Australian defence and national security organisations are "drowning in the data" they generate, Brenton Cooper from the Defence Systems Innovation Centre told a Canberra summit on big data today.
Addressing the Australian Information Industry Association's Navigating Big Data conference, Cooper, DSIC's technical director for information superiority, said Defence was generating a "huge amount of data".
"The challenge and the opportunities that we see [are making] the processes that the organisations are trying to deal with, rather than task-driven, make them data-driven," Cooper said.
"So let the data drive the business process."
"To do that, you really need to build the machine enablement, the smart analytics, that can turn the data into information the organisation can then use to make the decisions that they need to," Cooper said.
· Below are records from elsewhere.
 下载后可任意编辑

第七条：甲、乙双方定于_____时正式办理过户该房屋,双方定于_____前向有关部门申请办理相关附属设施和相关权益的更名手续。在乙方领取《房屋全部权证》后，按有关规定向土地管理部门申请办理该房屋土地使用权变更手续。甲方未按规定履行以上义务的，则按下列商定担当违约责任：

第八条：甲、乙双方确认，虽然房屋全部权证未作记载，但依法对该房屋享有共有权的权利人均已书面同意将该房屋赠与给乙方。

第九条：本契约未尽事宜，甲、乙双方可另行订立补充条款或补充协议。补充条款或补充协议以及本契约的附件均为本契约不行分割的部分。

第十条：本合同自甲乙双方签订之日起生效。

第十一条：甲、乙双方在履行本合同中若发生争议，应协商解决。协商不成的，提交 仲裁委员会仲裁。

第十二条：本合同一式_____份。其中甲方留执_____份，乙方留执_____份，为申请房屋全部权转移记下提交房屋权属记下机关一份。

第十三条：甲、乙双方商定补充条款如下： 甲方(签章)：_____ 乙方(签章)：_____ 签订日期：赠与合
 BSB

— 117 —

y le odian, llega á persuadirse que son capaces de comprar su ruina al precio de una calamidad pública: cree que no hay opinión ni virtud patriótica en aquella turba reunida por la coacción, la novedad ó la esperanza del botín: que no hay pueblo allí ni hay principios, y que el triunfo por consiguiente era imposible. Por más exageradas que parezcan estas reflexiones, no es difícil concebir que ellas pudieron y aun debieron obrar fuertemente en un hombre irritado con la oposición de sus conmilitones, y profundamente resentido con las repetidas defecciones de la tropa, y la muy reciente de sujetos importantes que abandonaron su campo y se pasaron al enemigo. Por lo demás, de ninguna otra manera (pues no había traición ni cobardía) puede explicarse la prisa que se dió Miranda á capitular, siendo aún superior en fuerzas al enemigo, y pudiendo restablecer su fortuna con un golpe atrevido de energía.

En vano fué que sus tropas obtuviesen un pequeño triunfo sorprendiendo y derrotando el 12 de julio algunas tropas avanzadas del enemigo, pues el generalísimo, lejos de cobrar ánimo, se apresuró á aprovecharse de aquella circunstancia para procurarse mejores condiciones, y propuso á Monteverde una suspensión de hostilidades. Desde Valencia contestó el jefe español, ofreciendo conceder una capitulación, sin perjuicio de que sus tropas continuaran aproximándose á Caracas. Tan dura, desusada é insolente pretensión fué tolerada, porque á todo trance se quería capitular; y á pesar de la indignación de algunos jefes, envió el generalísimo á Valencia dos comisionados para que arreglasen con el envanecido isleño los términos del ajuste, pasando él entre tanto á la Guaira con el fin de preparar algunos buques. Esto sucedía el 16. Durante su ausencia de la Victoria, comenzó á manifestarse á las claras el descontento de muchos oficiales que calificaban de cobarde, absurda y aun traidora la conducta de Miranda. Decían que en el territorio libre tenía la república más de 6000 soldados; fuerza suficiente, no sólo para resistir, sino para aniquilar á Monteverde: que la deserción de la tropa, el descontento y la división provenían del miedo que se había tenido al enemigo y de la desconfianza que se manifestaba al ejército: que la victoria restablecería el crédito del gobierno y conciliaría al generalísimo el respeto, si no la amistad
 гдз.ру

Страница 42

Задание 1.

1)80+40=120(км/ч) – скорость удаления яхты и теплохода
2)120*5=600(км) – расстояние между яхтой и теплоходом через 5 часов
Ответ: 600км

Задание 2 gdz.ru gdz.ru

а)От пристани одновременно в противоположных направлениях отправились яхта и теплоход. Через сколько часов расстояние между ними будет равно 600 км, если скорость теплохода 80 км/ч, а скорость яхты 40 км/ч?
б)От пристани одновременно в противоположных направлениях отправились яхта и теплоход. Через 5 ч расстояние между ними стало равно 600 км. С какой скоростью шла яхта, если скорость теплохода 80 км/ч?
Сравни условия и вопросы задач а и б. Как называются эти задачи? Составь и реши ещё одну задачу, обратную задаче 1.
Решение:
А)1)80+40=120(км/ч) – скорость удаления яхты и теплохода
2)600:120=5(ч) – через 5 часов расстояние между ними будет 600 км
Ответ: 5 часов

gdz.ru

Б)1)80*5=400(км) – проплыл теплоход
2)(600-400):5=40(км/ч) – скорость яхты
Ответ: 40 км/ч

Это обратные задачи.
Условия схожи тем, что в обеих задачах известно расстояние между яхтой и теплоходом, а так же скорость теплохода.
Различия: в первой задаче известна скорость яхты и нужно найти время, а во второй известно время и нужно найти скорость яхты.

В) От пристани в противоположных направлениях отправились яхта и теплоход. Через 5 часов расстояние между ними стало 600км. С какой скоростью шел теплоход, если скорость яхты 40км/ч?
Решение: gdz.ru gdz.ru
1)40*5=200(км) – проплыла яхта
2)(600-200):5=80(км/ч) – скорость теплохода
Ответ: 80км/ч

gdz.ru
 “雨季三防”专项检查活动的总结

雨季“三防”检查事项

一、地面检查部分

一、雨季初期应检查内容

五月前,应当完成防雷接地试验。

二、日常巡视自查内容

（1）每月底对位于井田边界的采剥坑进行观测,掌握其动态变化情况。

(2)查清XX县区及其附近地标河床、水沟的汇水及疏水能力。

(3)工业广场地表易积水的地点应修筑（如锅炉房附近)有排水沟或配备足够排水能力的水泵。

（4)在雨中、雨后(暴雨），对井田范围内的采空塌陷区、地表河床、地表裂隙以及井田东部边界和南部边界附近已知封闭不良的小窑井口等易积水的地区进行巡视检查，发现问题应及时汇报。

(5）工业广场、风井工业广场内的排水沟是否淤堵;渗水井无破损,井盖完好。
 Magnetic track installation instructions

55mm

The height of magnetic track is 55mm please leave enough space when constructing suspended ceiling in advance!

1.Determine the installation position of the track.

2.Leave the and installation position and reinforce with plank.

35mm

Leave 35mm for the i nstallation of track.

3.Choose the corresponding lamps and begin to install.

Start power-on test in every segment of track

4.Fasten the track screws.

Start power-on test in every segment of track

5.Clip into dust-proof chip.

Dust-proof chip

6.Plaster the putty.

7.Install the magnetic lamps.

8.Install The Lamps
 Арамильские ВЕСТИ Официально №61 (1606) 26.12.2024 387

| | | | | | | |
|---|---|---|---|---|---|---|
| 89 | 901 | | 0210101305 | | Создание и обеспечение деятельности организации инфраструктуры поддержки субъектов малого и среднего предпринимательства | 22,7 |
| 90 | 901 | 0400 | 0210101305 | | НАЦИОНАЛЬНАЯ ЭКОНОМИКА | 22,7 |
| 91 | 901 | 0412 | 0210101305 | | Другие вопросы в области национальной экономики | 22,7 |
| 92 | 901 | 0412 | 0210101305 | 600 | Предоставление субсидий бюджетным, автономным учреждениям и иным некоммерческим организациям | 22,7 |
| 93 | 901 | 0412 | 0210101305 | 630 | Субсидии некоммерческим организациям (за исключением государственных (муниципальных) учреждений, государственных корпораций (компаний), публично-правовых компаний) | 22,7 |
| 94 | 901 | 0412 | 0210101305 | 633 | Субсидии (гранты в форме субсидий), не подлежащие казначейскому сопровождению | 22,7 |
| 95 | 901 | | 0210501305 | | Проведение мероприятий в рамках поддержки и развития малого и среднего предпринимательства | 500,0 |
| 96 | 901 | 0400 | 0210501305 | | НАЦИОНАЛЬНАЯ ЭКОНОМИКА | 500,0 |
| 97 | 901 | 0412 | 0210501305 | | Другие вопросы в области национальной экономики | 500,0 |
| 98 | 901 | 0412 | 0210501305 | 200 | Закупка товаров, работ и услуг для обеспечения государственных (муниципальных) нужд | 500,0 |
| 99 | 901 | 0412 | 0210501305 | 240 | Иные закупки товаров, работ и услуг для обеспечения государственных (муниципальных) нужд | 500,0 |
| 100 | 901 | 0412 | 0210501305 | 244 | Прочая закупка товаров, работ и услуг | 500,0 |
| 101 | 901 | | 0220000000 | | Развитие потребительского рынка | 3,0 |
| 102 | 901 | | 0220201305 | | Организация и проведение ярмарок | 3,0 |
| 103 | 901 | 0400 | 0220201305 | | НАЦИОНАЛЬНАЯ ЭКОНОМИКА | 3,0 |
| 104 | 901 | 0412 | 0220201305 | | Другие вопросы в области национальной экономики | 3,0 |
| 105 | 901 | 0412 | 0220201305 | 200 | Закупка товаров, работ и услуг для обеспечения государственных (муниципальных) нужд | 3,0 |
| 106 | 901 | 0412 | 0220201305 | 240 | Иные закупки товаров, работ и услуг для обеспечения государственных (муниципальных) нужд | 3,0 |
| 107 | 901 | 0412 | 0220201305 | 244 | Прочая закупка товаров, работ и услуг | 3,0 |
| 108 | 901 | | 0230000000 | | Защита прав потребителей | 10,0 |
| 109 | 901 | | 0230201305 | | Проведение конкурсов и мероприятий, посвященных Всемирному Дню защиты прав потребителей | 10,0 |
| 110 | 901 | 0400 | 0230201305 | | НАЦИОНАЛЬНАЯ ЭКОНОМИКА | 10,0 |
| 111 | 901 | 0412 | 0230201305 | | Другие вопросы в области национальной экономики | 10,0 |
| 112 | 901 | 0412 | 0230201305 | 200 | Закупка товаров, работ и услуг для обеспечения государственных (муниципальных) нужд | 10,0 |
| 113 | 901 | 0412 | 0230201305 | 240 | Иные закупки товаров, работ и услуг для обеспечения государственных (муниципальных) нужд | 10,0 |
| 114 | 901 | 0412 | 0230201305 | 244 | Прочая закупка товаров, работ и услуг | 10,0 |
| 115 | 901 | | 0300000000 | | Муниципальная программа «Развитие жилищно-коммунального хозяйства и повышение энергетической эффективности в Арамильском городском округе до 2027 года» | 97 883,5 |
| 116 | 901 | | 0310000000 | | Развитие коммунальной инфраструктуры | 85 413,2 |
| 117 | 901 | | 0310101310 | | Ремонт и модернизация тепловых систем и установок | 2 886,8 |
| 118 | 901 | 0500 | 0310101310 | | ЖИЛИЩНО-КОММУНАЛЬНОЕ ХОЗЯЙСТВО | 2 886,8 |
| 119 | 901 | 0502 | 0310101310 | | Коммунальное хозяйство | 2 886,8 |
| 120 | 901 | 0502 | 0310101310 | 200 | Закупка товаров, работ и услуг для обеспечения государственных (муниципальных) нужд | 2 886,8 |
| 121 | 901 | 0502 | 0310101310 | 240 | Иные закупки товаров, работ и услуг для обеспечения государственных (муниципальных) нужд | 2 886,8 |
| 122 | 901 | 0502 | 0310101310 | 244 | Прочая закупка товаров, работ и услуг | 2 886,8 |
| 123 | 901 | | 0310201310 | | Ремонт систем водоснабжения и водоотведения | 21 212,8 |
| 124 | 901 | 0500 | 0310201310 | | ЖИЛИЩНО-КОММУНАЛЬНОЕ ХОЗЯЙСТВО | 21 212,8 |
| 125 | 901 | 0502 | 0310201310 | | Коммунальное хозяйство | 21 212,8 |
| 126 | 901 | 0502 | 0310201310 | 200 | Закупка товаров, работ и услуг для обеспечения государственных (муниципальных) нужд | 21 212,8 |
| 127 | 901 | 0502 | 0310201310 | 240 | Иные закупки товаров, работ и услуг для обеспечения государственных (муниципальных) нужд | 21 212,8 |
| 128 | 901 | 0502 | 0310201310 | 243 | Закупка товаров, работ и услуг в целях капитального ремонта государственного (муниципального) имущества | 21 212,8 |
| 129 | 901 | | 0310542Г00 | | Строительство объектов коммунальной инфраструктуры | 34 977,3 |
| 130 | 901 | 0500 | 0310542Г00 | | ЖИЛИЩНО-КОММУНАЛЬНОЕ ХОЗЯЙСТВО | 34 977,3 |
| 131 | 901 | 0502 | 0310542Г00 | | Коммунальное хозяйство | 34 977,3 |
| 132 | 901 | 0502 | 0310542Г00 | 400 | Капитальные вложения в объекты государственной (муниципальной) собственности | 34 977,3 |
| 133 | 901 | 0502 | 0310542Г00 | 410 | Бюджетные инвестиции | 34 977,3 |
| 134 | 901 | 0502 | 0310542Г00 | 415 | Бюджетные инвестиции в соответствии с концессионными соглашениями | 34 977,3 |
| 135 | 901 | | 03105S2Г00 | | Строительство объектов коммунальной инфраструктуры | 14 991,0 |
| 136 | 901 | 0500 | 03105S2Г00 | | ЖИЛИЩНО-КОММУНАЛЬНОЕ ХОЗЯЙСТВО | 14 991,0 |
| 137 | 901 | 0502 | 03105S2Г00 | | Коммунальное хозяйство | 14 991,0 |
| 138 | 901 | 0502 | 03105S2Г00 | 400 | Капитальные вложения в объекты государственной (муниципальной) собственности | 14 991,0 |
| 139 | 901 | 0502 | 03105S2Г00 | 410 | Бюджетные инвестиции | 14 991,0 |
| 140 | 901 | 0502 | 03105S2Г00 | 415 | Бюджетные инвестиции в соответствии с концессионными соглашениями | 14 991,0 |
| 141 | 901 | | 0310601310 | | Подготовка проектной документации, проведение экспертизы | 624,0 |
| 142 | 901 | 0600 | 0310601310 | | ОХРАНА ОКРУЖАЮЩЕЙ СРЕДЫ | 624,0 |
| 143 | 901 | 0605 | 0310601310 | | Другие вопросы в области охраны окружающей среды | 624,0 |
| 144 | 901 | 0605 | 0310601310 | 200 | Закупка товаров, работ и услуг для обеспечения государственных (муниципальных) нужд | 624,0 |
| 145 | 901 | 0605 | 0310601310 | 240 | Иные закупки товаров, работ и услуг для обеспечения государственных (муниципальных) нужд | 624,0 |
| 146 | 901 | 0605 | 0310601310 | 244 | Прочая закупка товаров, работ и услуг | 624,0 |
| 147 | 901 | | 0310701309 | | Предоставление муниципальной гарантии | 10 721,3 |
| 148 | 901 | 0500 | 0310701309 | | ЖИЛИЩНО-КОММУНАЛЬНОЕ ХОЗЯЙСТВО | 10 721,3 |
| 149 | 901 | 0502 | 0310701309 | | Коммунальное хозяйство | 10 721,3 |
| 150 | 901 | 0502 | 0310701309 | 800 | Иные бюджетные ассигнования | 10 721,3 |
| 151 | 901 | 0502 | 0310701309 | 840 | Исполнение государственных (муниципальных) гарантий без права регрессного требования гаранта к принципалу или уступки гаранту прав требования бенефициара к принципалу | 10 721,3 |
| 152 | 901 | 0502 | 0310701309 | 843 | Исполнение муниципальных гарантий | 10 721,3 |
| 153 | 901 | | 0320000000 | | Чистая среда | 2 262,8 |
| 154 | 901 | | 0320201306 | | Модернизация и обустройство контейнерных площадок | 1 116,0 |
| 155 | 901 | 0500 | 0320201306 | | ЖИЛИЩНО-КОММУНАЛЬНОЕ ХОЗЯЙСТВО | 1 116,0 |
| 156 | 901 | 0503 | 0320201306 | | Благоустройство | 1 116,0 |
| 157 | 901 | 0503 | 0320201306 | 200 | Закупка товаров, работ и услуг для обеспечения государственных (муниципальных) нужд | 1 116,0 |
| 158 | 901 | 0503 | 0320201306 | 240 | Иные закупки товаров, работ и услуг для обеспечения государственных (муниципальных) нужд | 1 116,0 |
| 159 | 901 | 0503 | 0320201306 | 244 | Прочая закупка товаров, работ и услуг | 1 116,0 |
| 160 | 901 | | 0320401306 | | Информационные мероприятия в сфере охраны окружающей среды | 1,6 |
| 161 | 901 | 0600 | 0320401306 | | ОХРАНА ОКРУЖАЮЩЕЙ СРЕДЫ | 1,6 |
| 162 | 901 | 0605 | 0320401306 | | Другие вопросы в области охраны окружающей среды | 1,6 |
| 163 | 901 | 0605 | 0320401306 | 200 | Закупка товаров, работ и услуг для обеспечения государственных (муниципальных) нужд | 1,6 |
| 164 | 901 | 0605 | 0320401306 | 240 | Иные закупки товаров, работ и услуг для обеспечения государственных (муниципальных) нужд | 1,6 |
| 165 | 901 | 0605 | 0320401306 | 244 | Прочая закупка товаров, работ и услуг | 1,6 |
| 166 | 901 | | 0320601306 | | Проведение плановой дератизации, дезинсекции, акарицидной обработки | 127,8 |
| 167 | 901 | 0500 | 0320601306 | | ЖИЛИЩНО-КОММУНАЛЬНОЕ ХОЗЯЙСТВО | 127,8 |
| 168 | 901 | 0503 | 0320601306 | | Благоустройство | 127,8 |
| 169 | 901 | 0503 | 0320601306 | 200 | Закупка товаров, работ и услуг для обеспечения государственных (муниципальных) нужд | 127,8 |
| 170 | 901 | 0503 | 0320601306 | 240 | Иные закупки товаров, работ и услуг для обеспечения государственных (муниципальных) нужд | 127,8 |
Cooper gave examples of two of DSIC's data-heavy research areas where the organisation has employed machine learning to deal with the onslaught of data.
"We've been doing a little bit of work in collaboration with Defence's Imagery and Geospatial Organisation," Cooper said.
"One of the tasks they deal with is looking at the satellite feeds, the imagery feeds that they receive from coalition systems." One of DIGO's tasks is monitoring changes in facilities in other countries.
"So they might be looking at a port in a foreign country, or a nuclear facility in a foreign country, and trying to detect changes in it that are of significance," Cooper said.
If the organisation was only receiving a few images a week, they could easily be studied and assessed by an analyst. "But if you're receiving 100,000 [images] a week and you have 40 analysts, analysts, it's very, very difficult to do," Cooper said.
DSIC has been investigating the use of machine learning "to really put some semantic understanding around those images, and therefore look at changes at that semantic level," Cooper said.
"By doing that, you're making it a data-driven process."
Citing 'The Unreasonable Effectiveness of Data', a paper written by Google's Alon Halevy, Peter Norvig, and Fernando Pereira published in IEEE 2009, Cooper argued that the scale of data used for machine learning could be much more important than the completeness of a data set.
He said that DSIC has recently conducted research into using machine learning to analyse free text documents to discover relationships between entities such as people, organisations and locations.
"So for example you might see that Brenton Cooper is the technical director of DSIC, so therefore there's a relationship between myself and DSIC," Cooper said.
"What we've found is you can build a machine learning system to learn those relationships, and if you train it with a small number of examples, say 40,000 examples, the performance is really poor," Cooper said.
"It's almost unusable.
"But if you start talking about using several million training examples then the performance becomes as good as a human and so even the data is incomplete, it's noisy, you can still use it effectively to make the decisions that you need ."